Some talos lineages possess an inherent connection to a particular aspect of elemental metal, such as iron-based ferrous metals, lustrous precious metals, or the rare liquid metals such as mercury or djezet. Often, but not always, these taloses share their lineage with their parents. Taloses can most often be found among alchemists, smiths, inventors, and miners—anyone who works with metal for a living.


Undine

These dynamic, fluid mortals trace their ancestry to creatures from the Plane of Water, such as marids, water mephits, and brine dragons.
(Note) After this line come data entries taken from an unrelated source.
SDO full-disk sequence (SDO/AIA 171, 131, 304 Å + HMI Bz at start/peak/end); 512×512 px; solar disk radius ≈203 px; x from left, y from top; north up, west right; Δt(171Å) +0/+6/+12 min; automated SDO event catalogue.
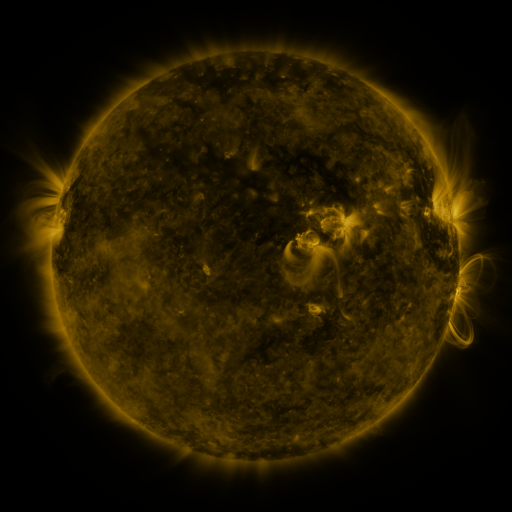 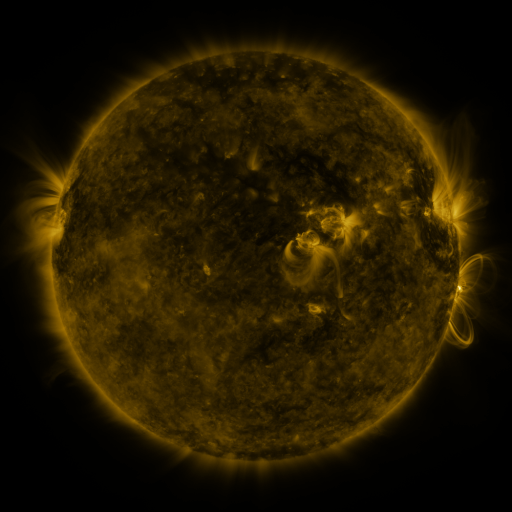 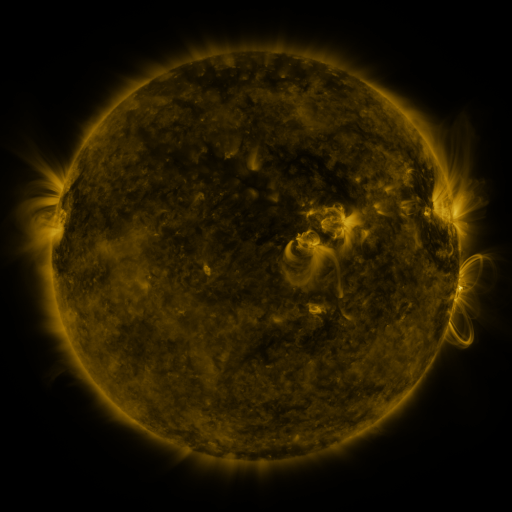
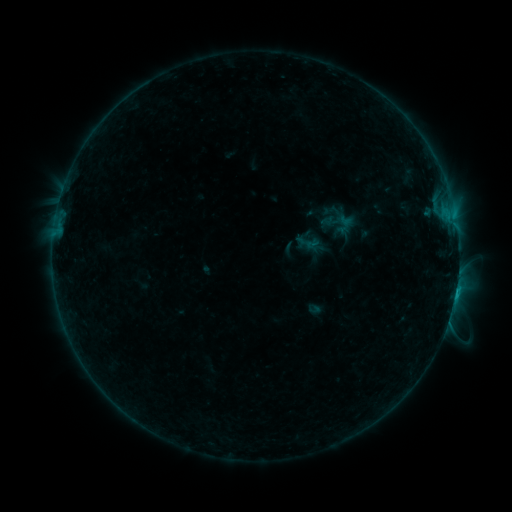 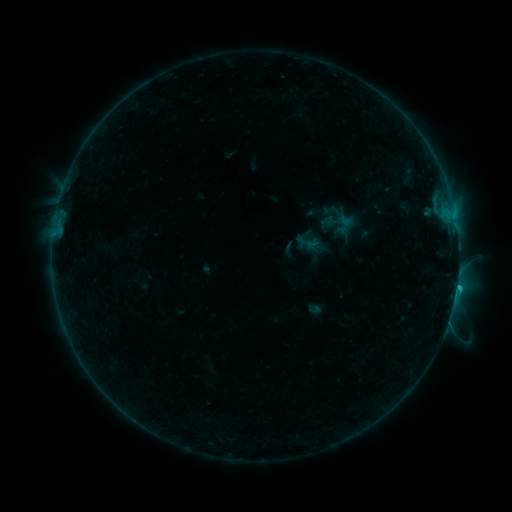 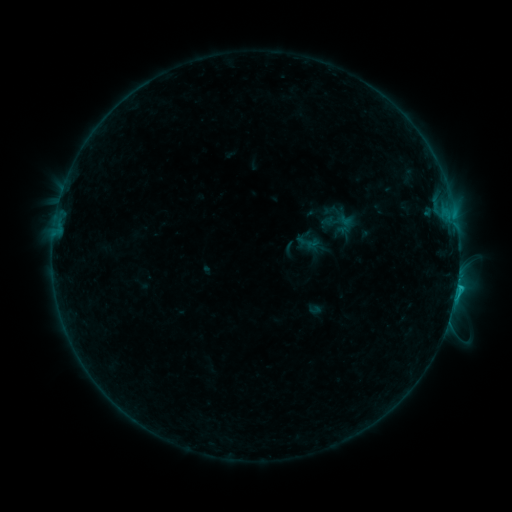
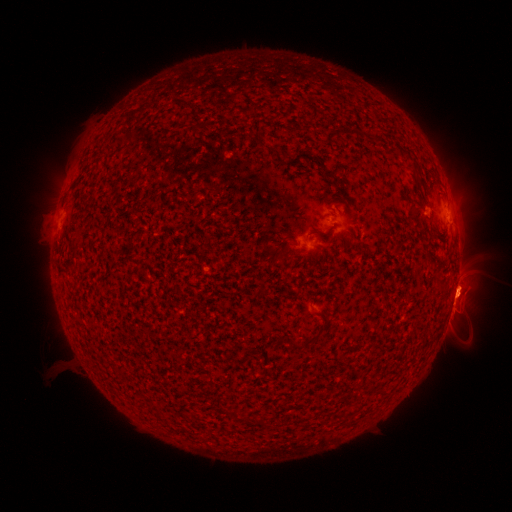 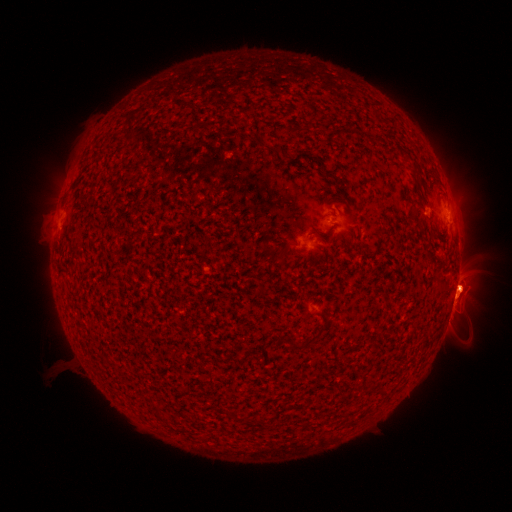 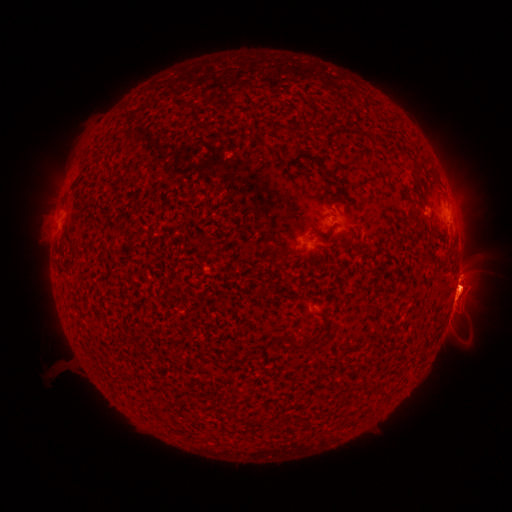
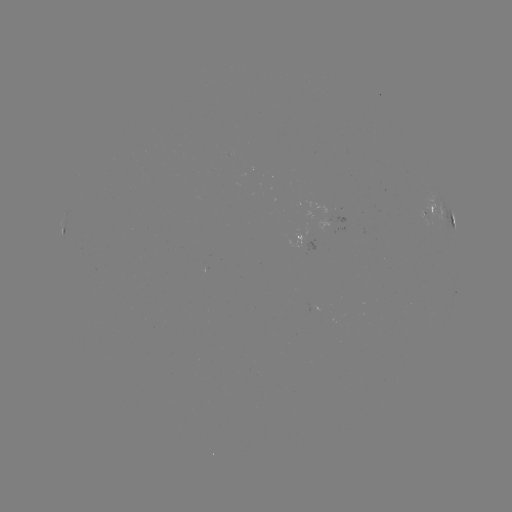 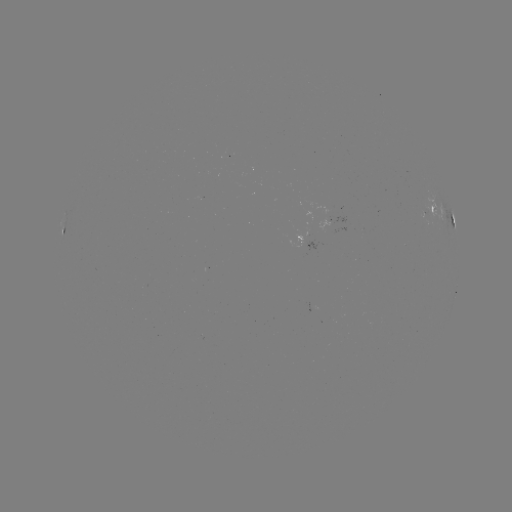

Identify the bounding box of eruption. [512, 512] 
[443, 257, 491, 309].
Undines often go through life in a series of shifting phases, their interests waxing, waning, or sometimes morphing altogether as old loves are discarded for new interests. Structure provides a much-needed focus to undines' lives, and without strong goals or support from those around them, undines can find themselves stagnating in feelings of despondence. Most undines feel they personify specific aspects of water, some seeing themselves with the strength and power of the waves, the speed and tenacity of a river current, or the calm of a peaceful lake or pond. Others identify with all these aspects and more, their demeanors shifting like the tides from one situation to the next.

Undines born with a connection only to a specific subtype of elemental water, such as ice, brine, or mist, might have a specific undine lineage. These are typically passed down from parent to child, as with other geniekin, but on occasion, a child is born with a lineage never seen in their family. Sometimes lineages are the result of where an undine's ancestors lived, such as rimesoul undines being born in the cold northern countries or at the tops of mountain peaks. At other times it can be related to the undine's elemental heritage, as is often the case with brinesoul undines, who usually descend from brine dragons. Mistsoul undines might have a distant but powerful connection to elemental water, or might even have a bit of elemental air mixed into their ancestry.